_Given request_
Please translate this sentence from the piece on love into Spanish: "Is it something that acts on us or is it something we do?"

[Start Page text]

The Times We Inhabit

The discussion around the Dumbledore case is profoundly revealing. I posted the following to one participant in the NY Times  discussion. America’s heart is laid bear in these comments. So here’s my response to one of them: 

I read all the comments up to 155 and then I thought: Without doubt this is the most interesting post. So I had to respond.

Alevard, you said:
“Isn’t the one thing that our faith and leaders preach is the acceptance and loving of others? Isn’t God’s love universal? Or does God select whom to love?”

To which I would say yes, great point! In fact, not only is God’s love universal, according to the Christian Bible, “God is love.” Clearly, this is the foundation of a sound discussion.

Then you say:

“Clearly a few of you don’t support homosexuality, and you know what!? that is your right! But, just because in your eyes its wrong doesn’t make it wrong! Love is what it is. An unexplainable force that blankets us all.”

This paragraph amazes me. First, you generously remind us that we all have rights. In fact, people opposed to homosexuality have the right not to support homosexuality.

Then you remind us that nobody has the power to determine what is wrong. Even if I think something is wrong, I might be wrong. This is an essential point that we all need to remember. None of us has the power to base what is wrong on our personal tastes.

Then you hit a home run: “love is what it is.”

No matter what anybody has to say about it, it still exists as what it is. Give it another name, it is still love. Give other things the same name, love is still love.

And what is love? You even tell us that: “an unexplainable force that blankets us all.”

Well, I guess you didn’t tell us. An unexplainable force? I’m stymied.

Is it something that acts on us or is it something we do?

That’s actually a critical question, a little like asking whether we are victims of love or lovers.

It reminds me of Paul McCartney’s interview when he was asked how he felt about all the accusations that the Beatles were corrupting youth. He said something like, “We were singing about love. That can’t be bad, can it?”

Well, Paul, yes it can. Mislead us on love and we’re in serious trouble. If love is what I have for a hot babe at the bar (a somewhat unexplainable force) or if it is the same thing that will enable me to keep my vows to my wife “when I’m 64,” I’d call that a pretty practical real world difference.

[End Page text]
[Start Rows]

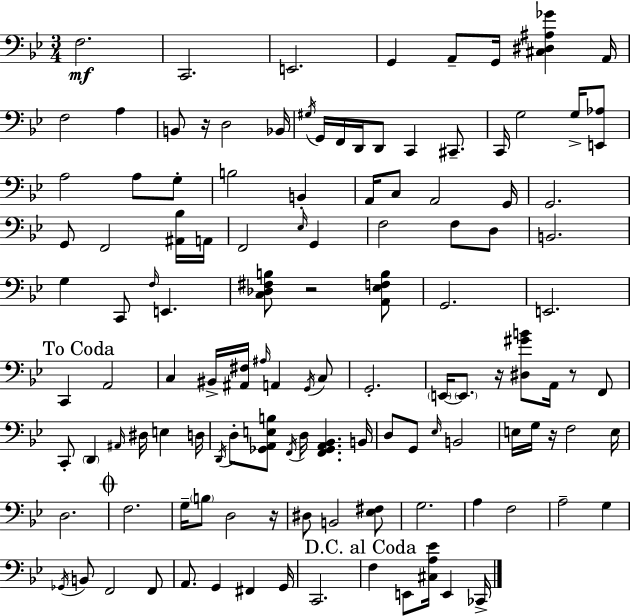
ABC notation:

X:1
T:Untitled
M:3/4
L:1/4
K:Bb
F,2 C,,2 E,,2 G,, A,,/2 G,,/4 [^C,^D,^A,_G] A,,/4 F,2 A, B,,/2 z/4 D,2 _B,,/4 ^G,/4 G,,/4 F,,/4 D,,/4 D,,/2 C,, ^C,,/2 C,,/4 G,2 G,/4 [E,,_A,]/2 A,2 A,/2 G,/2 B,2 B,, A,,/4 C,/2 A,,2 G,,/4 G,,2 G,,/2 F,,2 [^A,,_B,]/4 A,,/4 F,,2 _E,/4 G,, F,2 F,/2 D,/2 B,,2 G, C,,/2 F,/4 E,, [C,_D,^F,B,]/2 z2 [A,,_E,F,B,]/2 G,,2 E,,2 C,, A,,2 C, ^B,,/4 [^A,,^F,]/4 ^A,/4 A,, G,,/4 C,/2 G,,2 E,,/4 E,,/2 z/4 [^D,^GB]/2 A,,/4 z/2 F,,/2 C,,/2 D,, ^A,,/4 ^D,/4 E, D,/4 D,,/4 D,/2 [_G,,A,,E,B,]/2 F,,/4 D,/4 [F,,_G,,A,,_B,,] B,,/4 D,/2 G,,/2 _E,/4 B,,2 E,/4 G,/4 z/4 F,2 E,/4 D,2 F,2 G,/4 B,/2 D,2 z/4 ^D,/2 B,,2 [_E,^F,]/2 G,2 A, F,2 A,2 G, _G,,/4 B,,/2 F,,2 F,,/2 A,,/2 G,, ^F,, G,,/4 C,,2 F, E,,/2 [^C,A,_E]/4 E,, _C,,/4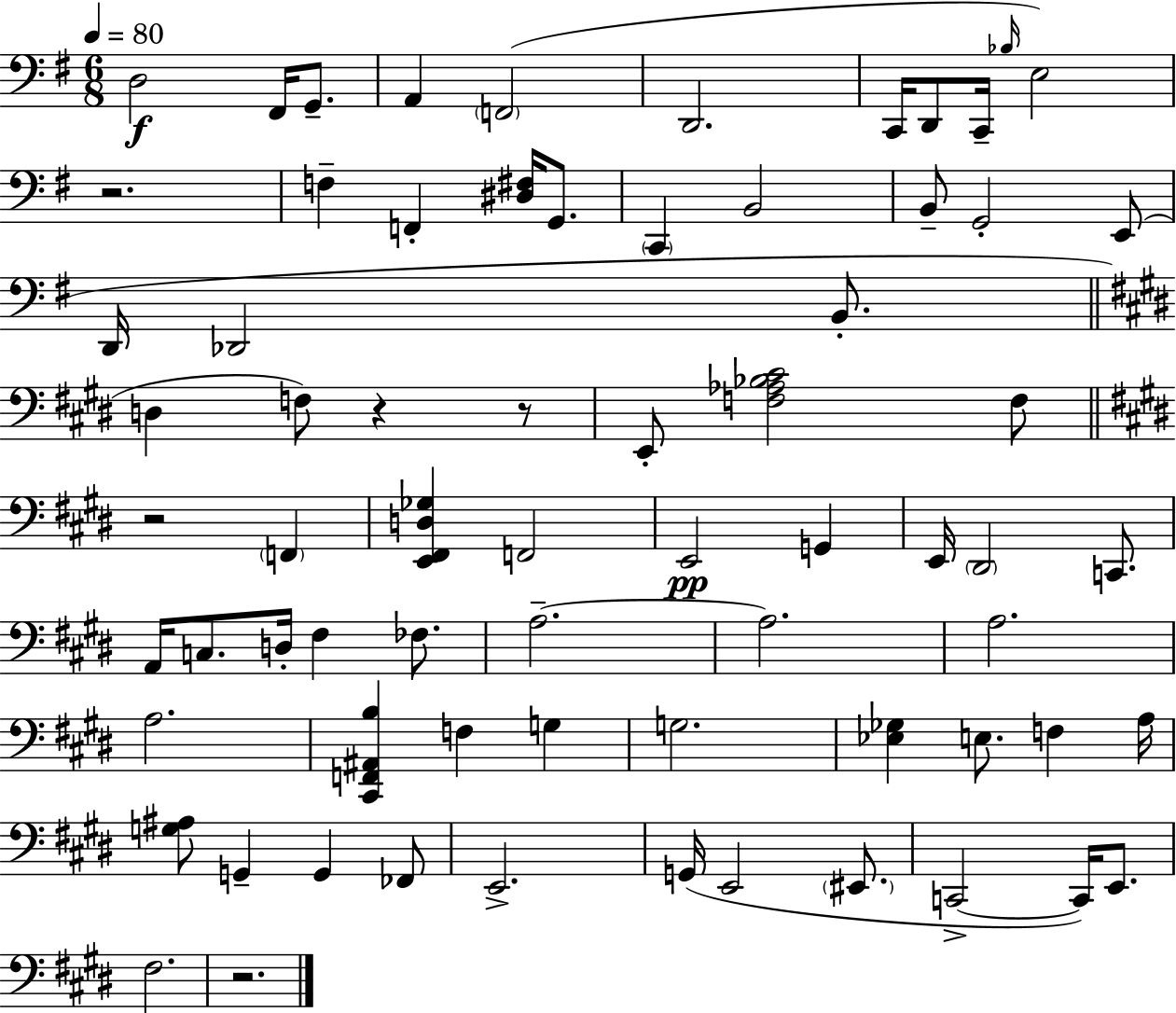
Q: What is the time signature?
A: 6/8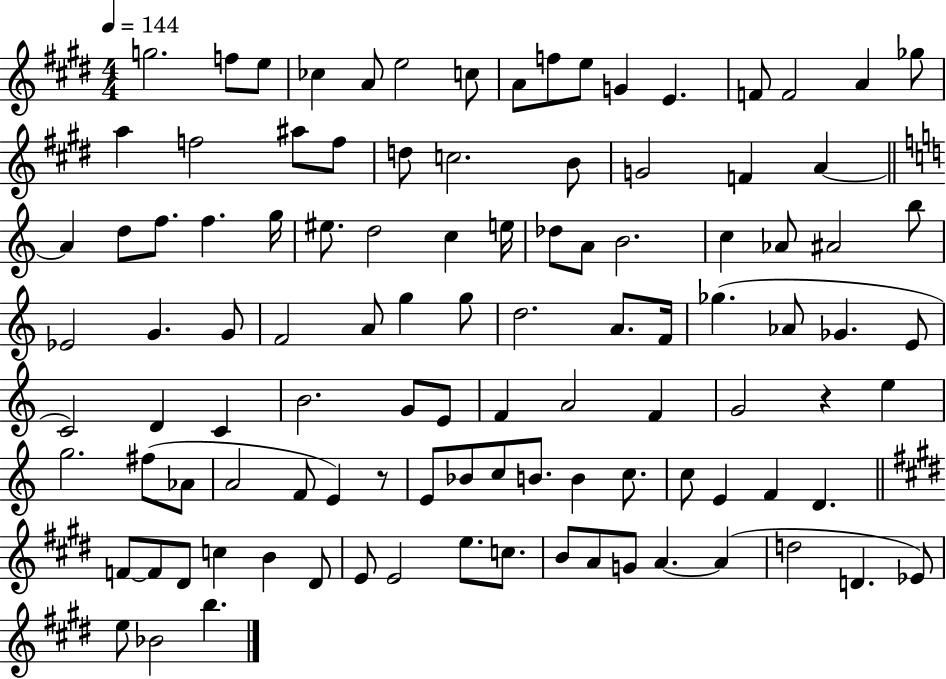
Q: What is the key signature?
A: E major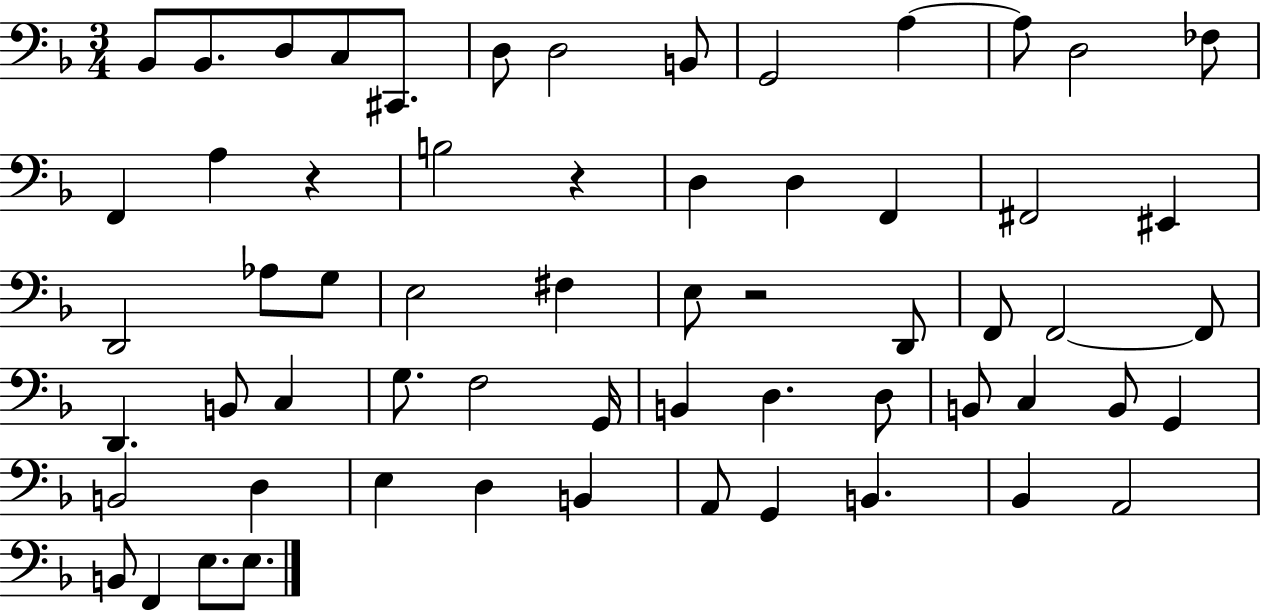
X:1
T:Untitled
M:3/4
L:1/4
K:F
_B,,/2 _B,,/2 D,/2 C,/2 ^C,,/2 D,/2 D,2 B,,/2 G,,2 A, A,/2 D,2 _F,/2 F,, A, z B,2 z D, D, F,, ^F,,2 ^E,, D,,2 _A,/2 G,/2 E,2 ^F, E,/2 z2 D,,/2 F,,/2 F,,2 F,,/2 D,, B,,/2 C, G,/2 F,2 G,,/4 B,, D, D,/2 B,,/2 C, B,,/2 G,, B,,2 D, E, D, B,, A,,/2 G,, B,, _B,, A,,2 B,,/2 F,, E,/2 E,/2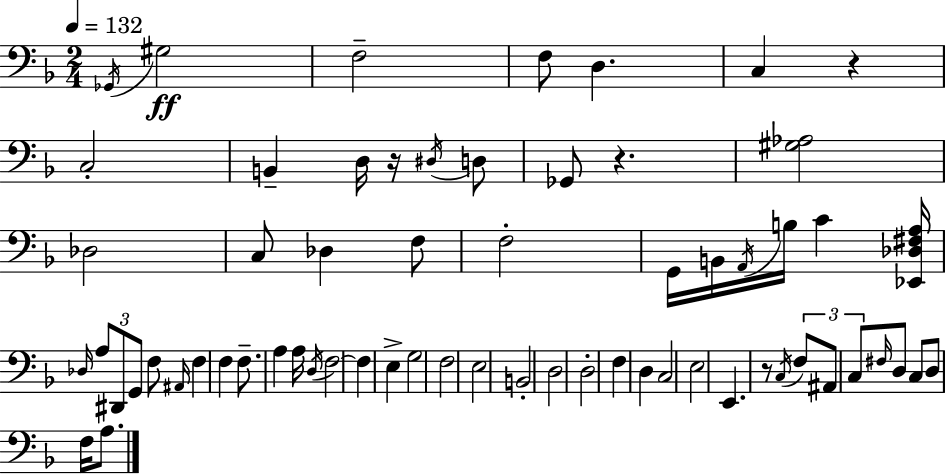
X:1
T:Untitled
M:2/4
L:1/4
K:F
_G,,/4 ^G,2 F,2 F,/2 D, C, z C,2 B,, D,/4 z/4 ^D,/4 D,/2 _G,,/2 z [^G,_A,]2 _D,2 C,/2 _D, F,/2 F,2 G,,/4 B,,/4 A,,/4 B,/4 C [_E,,_D,^F,A,]/4 _D,/4 A,/2 ^D,,/2 G,,/2 F,/2 ^A,,/4 F, F, F,/2 A, A,/4 D,/4 F,2 F, E, G,2 F,2 E,2 B,,2 D,2 D,2 F, D, C,2 E,2 E,, z/2 C,/4 F,/2 ^A,,/2 C,/2 ^F,/4 D,/2 C,/2 D,/2 F,/4 A,/2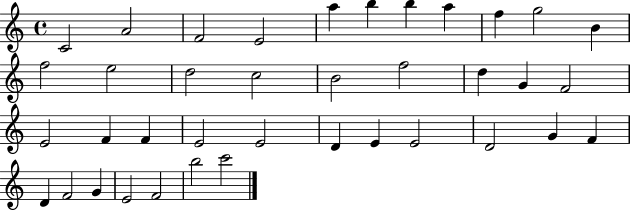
X:1
T:Untitled
M:4/4
L:1/4
K:C
C2 A2 F2 E2 a b b a f g2 B f2 e2 d2 c2 B2 f2 d G F2 E2 F F E2 E2 D E E2 D2 G F D F2 G E2 F2 b2 c'2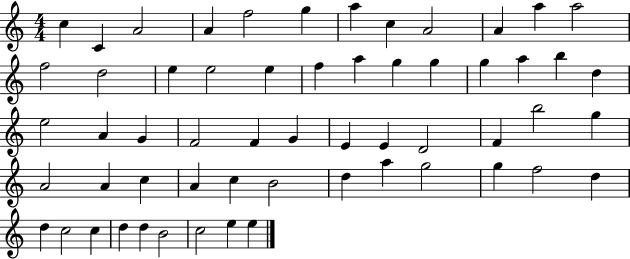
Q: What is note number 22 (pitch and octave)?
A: G5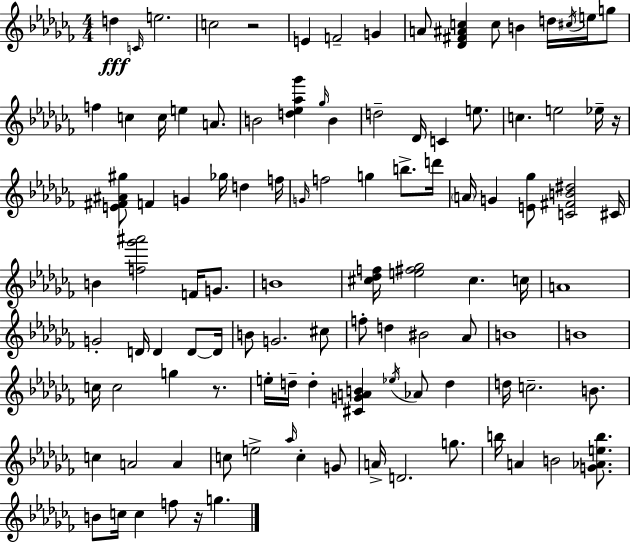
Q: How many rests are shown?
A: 4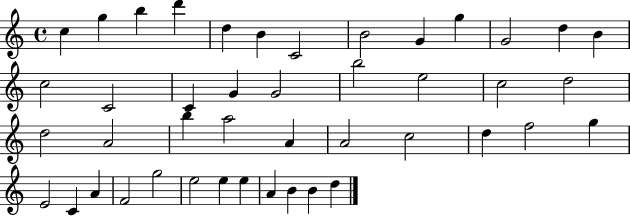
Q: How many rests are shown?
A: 0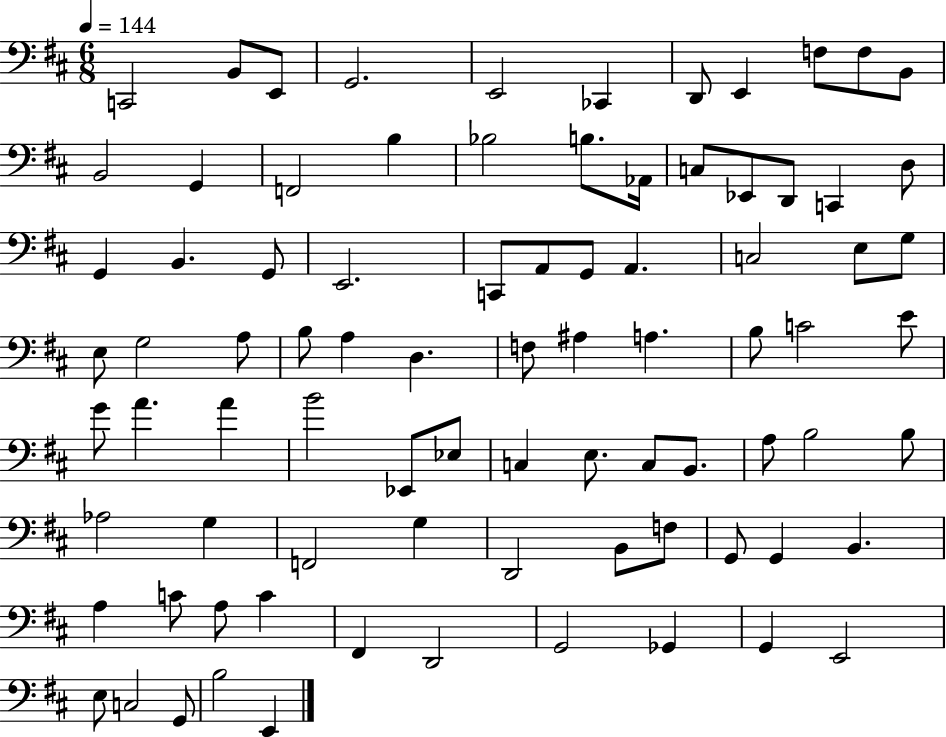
C2/h B2/e E2/e G2/h. E2/h CES2/q D2/e E2/q F3/e F3/e B2/e B2/h G2/q F2/h B3/q Bb3/h B3/e. Ab2/s C3/e Eb2/e D2/e C2/q D3/e G2/q B2/q. G2/e E2/h. C2/e A2/e G2/e A2/q. C3/h E3/e G3/e E3/e G3/h A3/e B3/e A3/q D3/q. F3/e A#3/q A3/q. B3/e C4/h E4/e G4/e A4/q. A4/q B4/h Eb2/e Eb3/e C3/q E3/e. C3/e B2/e. A3/e B3/h B3/e Ab3/h G3/q F2/h G3/q D2/h B2/e F3/e G2/e G2/q B2/q. A3/q C4/e A3/e C4/q F#2/q D2/h G2/h Gb2/q G2/q E2/h E3/e C3/h G2/e B3/h E2/q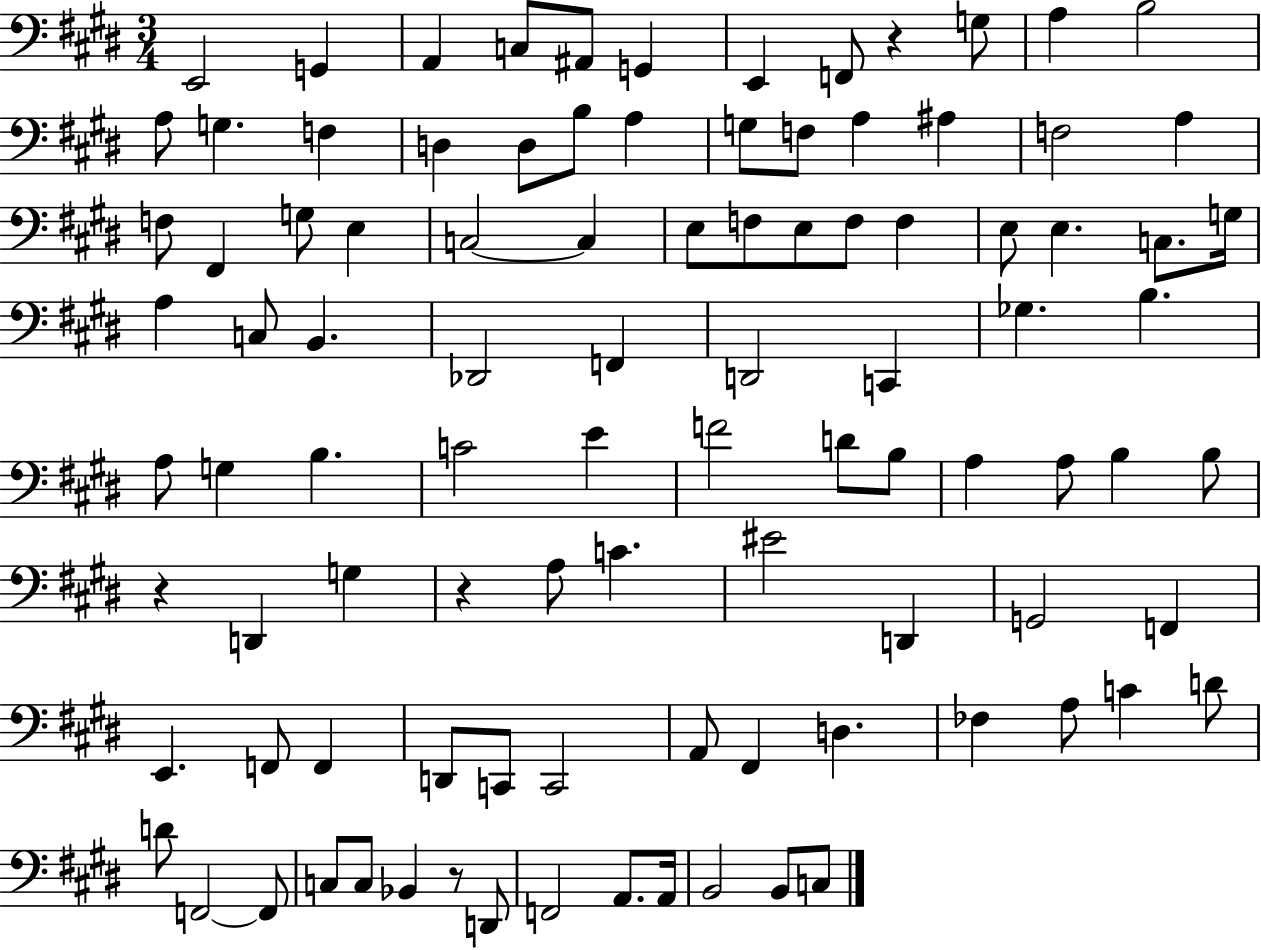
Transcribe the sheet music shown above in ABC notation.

X:1
T:Untitled
M:3/4
L:1/4
K:E
E,,2 G,, A,, C,/2 ^A,,/2 G,, E,, F,,/2 z G,/2 A, B,2 A,/2 G, F, D, D,/2 B,/2 A, G,/2 F,/2 A, ^A, F,2 A, F,/2 ^F,, G,/2 E, C,2 C, E,/2 F,/2 E,/2 F,/2 F, E,/2 E, C,/2 G,/4 A, C,/2 B,, _D,,2 F,, D,,2 C,, _G, B, A,/2 G, B, C2 E F2 D/2 B,/2 A, A,/2 B, B,/2 z D,, G, z A,/2 C ^E2 D,, G,,2 F,, E,, F,,/2 F,, D,,/2 C,,/2 C,,2 A,,/2 ^F,, D, _F, A,/2 C D/2 D/2 F,,2 F,,/2 C,/2 C,/2 _B,, z/2 D,,/2 F,,2 A,,/2 A,,/4 B,,2 B,,/2 C,/2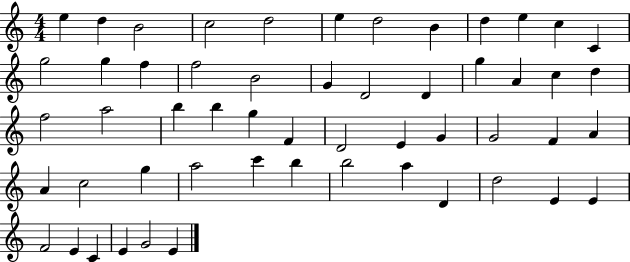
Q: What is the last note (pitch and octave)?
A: E4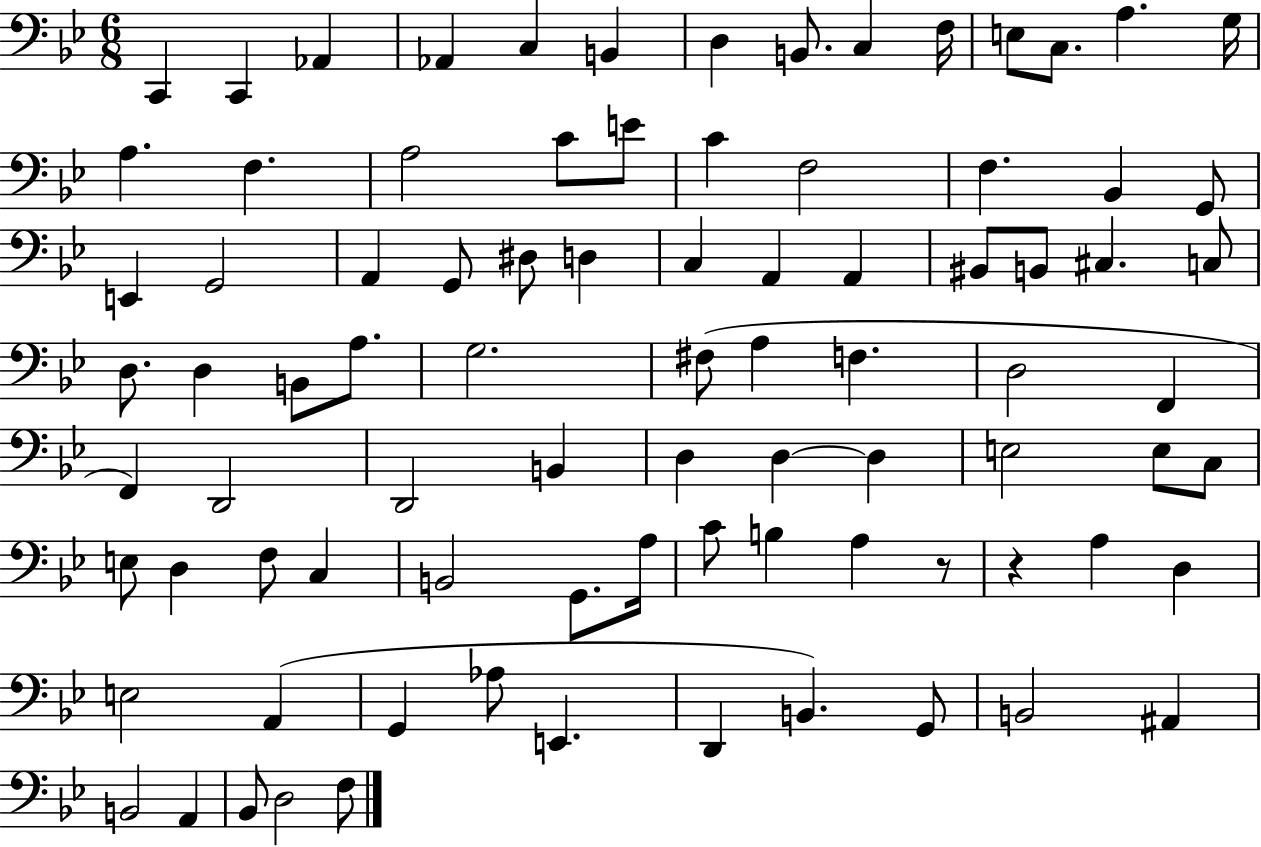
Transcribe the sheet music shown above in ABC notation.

X:1
T:Untitled
M:6/8
L:1/4
K:Bb
C,, C,, _A,, _A,, C, B,, D, B,,/2 C, F,/4 E,/2 C,/2 A, G,/4 A, F, A,2 C/2 E/2 C F,2 F, _B,, G,,/2 E,, G,,2 A,, G,,/2 ^D,/2 D, C, A,, A,, ^B,,/2 B,,/2 ^C, C,/2 D,/2 D, B,,/2 A,/2 G,2 ^F,/2 A, F, D,2 F,, F,, D,,2 D,,2 B,, D, D, D, E,2 E,/2 C,/2 E,/2 D, F,/2 C, B,,2 G,,/2 A,/4 C/2 B, A, z/2 z A, D, E,2 A,, G,, _A,/2 E,, D,, B,, G,,/2 B,,2 ^A,, B,,2 A,, _B,,/2 D,2 F,/2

[End Rows]

_Reply to the exercise_
¿Es algo que actúa sobre nosotros o es algo que hacemos?